In our modern technological age, the calendar serves as a connection to the natural world, whereby the rhythms of the earth and sky coordinate with that of human life. Naturally, a mechanical watch that denotes the progress of the calendar has to embody these cosmic rhythms in gear patterns and ratios, namely the speed at which the Earth rotates on its own axis, forming the day, the Moon’s orbit around the Earth, giving us the month, and finally, the Earth’s orbit around the Sun, which marks a year.

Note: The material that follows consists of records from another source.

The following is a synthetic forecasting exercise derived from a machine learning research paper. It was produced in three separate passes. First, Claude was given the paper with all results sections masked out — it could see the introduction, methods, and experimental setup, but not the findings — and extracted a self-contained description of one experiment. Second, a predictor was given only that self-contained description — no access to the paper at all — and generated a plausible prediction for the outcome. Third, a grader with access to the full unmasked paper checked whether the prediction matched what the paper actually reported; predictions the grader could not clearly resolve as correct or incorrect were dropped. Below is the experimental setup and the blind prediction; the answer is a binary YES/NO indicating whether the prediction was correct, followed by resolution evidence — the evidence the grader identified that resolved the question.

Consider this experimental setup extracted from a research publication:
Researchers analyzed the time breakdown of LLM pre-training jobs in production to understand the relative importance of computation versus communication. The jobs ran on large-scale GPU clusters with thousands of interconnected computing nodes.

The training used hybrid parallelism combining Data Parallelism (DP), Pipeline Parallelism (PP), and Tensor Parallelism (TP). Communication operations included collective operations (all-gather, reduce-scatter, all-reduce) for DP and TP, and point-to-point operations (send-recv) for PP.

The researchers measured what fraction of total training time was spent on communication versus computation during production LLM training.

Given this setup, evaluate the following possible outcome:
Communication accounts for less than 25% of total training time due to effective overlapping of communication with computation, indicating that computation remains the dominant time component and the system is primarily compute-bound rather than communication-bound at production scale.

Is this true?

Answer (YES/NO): NO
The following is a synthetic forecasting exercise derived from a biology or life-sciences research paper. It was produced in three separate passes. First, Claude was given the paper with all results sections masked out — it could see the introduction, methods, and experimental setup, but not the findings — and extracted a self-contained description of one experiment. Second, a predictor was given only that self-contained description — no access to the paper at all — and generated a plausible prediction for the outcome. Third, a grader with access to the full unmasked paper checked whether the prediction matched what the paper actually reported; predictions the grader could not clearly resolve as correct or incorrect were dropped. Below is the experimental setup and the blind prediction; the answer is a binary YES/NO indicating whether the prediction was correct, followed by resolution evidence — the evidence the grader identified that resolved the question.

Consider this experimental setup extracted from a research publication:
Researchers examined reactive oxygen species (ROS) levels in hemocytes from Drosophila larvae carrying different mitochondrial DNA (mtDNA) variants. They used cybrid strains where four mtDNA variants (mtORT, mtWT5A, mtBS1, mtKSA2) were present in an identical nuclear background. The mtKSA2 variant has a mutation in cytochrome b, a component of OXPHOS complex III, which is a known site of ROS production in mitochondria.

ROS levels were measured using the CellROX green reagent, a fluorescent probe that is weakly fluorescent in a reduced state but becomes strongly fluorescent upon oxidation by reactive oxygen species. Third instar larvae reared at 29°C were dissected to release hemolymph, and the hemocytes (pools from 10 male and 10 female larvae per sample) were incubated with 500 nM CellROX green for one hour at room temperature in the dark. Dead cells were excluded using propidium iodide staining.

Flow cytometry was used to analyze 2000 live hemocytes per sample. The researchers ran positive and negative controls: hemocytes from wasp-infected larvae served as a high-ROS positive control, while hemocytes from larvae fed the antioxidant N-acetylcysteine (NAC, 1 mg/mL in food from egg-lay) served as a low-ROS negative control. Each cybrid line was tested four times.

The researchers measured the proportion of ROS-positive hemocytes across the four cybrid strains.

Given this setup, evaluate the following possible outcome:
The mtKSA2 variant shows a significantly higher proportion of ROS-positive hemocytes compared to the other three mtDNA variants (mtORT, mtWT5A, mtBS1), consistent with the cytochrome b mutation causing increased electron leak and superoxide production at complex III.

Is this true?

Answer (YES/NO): YES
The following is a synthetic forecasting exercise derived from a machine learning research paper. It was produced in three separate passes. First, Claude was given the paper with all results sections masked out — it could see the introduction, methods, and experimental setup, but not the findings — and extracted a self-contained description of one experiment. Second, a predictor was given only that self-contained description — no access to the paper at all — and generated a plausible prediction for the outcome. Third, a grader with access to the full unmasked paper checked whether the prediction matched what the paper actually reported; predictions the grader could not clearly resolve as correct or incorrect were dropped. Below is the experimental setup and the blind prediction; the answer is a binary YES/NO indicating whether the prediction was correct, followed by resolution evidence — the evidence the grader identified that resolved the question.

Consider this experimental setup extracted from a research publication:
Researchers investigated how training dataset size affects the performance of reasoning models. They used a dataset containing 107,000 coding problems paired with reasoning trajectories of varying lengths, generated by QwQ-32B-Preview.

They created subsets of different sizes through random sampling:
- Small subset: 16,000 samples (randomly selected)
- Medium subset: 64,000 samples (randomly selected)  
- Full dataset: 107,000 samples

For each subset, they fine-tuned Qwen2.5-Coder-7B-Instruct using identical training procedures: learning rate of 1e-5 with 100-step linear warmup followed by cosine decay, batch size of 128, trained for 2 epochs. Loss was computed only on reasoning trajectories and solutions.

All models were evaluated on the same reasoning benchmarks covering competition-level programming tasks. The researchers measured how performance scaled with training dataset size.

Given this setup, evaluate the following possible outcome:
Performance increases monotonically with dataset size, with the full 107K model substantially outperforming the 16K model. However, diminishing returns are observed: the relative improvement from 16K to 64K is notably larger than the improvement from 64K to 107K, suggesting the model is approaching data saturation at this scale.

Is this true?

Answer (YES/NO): NO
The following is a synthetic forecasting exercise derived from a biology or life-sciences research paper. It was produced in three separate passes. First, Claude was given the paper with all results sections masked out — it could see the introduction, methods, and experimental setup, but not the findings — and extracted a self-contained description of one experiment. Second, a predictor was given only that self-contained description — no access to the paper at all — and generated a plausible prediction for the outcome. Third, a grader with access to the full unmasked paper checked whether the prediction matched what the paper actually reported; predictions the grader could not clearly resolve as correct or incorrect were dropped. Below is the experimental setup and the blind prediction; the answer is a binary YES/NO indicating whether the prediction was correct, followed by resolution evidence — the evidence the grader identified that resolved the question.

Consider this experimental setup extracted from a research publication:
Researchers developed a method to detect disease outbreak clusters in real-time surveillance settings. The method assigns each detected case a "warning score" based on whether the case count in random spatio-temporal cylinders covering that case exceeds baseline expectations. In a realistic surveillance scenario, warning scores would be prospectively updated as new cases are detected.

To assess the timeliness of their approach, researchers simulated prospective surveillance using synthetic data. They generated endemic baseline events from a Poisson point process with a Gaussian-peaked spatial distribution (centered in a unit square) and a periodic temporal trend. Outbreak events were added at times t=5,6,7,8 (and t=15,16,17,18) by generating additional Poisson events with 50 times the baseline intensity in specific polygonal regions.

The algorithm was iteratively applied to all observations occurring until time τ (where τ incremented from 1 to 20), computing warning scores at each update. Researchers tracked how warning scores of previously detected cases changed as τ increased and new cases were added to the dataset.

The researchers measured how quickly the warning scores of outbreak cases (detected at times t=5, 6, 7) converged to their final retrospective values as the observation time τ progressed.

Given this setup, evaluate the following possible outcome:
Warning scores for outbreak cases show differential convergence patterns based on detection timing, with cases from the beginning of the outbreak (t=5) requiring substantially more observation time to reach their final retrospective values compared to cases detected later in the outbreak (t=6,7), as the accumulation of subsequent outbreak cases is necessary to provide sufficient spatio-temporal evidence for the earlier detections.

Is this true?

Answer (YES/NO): NO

The highest order of such watches is the perpetual calendar as it needs to accomplish a high degree of automation, namely a yearly reiteration, hence having to obey the dictates of the Gregorian calendar in which each leap year has 366 days instead of 365, giving February 29 days instead of the common 28. This means that the mechanism has to correctly care for all irregularities of the calendar, acting at the end of each month, changing itself to the first day of the following month, sometimes after 30 days and other times after 31 days, changing once a year on the 28th day of February and finally, extending February by a day every four years. The complexity of encoding this nest of rules makes the gear train of a perpetual calendar one of the most intricate, perhaps second only to that of a minute repeater — both of which, with much irony, are driven by the humble motion works that spell out the time in every watch.

However, a perpetual calendar, contrary to the optimism expressed in its name, is not everlasting. By design, a perpetual calendar omits the one rule that makes a calendar Gregorian rather than Julian and that is, centurial years are only leap years if they are divisible by 400.